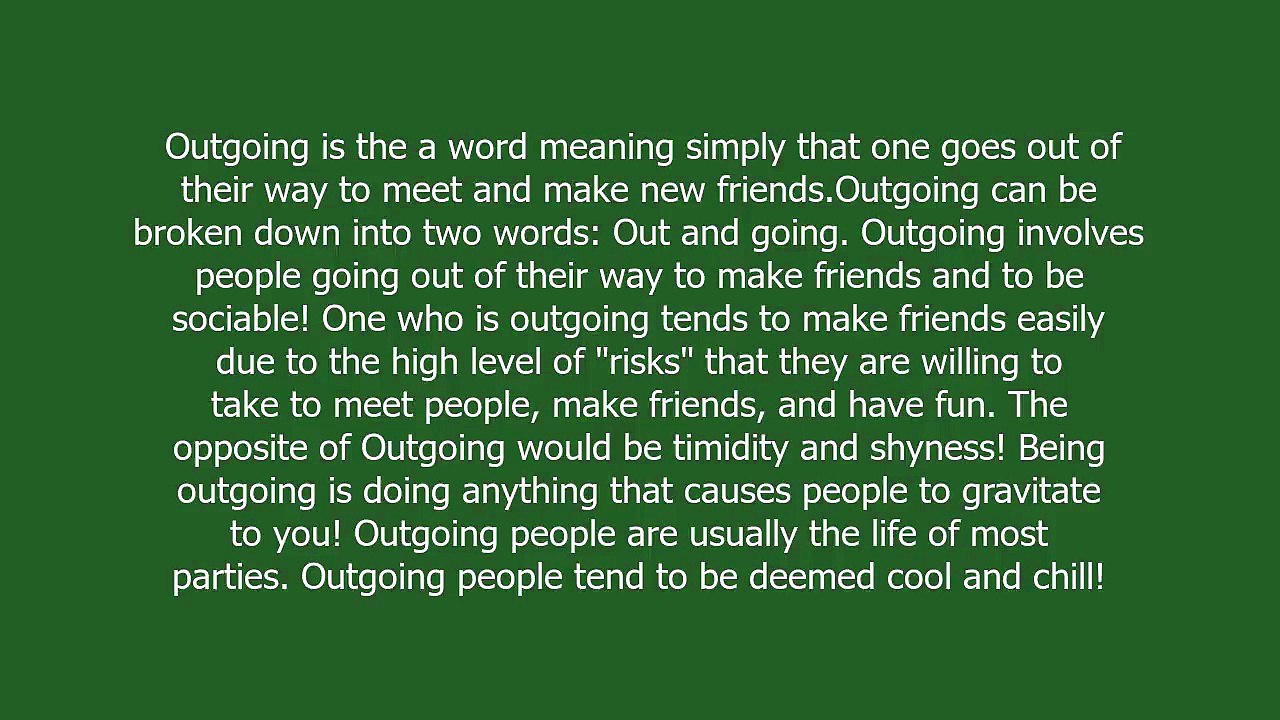 Outgoing Meaning And Pronunciation Video Dailymotion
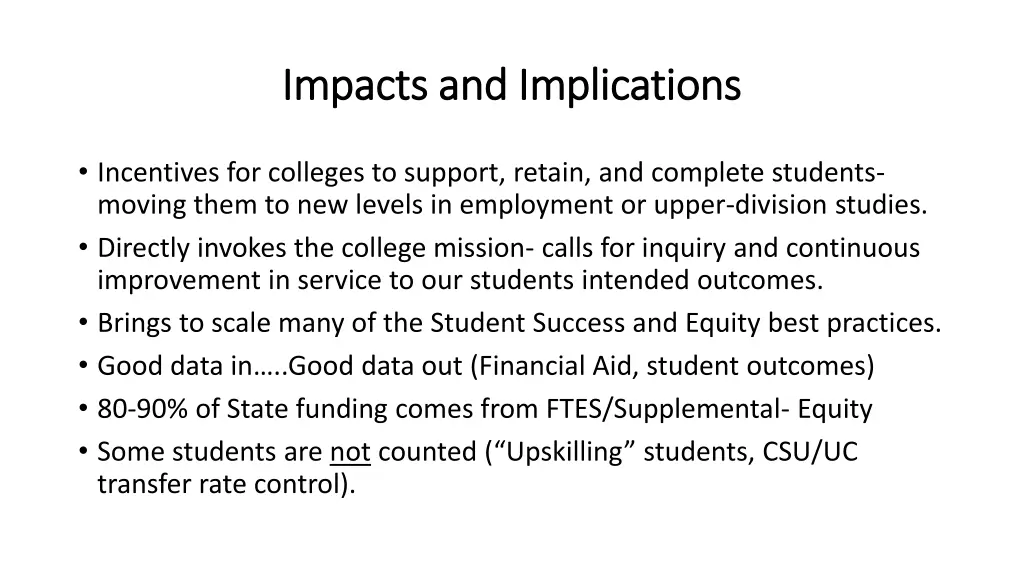 impacts and implications impacts and implications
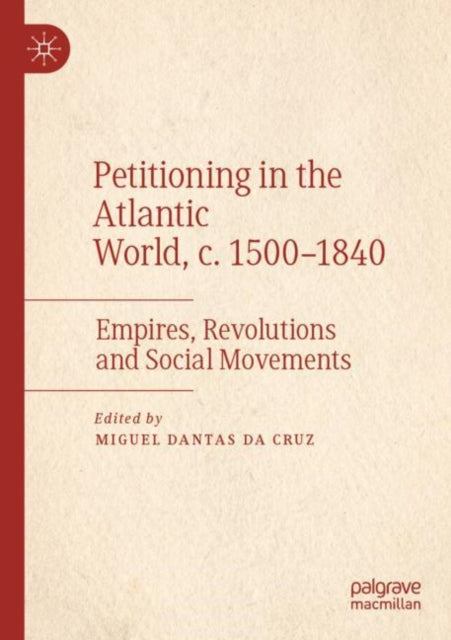 Petitioning in the Atlantic World, c. 1500–1840: Empires, Revolutions and Social Movements
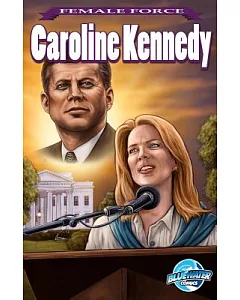 Female Force 1: Caroline Kennedy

=====

* [Your objective] Return the lines above exactly; the images are not part of the copy.

* [Output for this exercise]
 Outgoing Meaning And Pronunciation Video Dailymotion
 impacts and implications impacts and implications
 Petitioning in the Atlantic World, c. 1500–1840: Empires, Revolutions and Social Movements
 Female Force 1: Caroline Kennedy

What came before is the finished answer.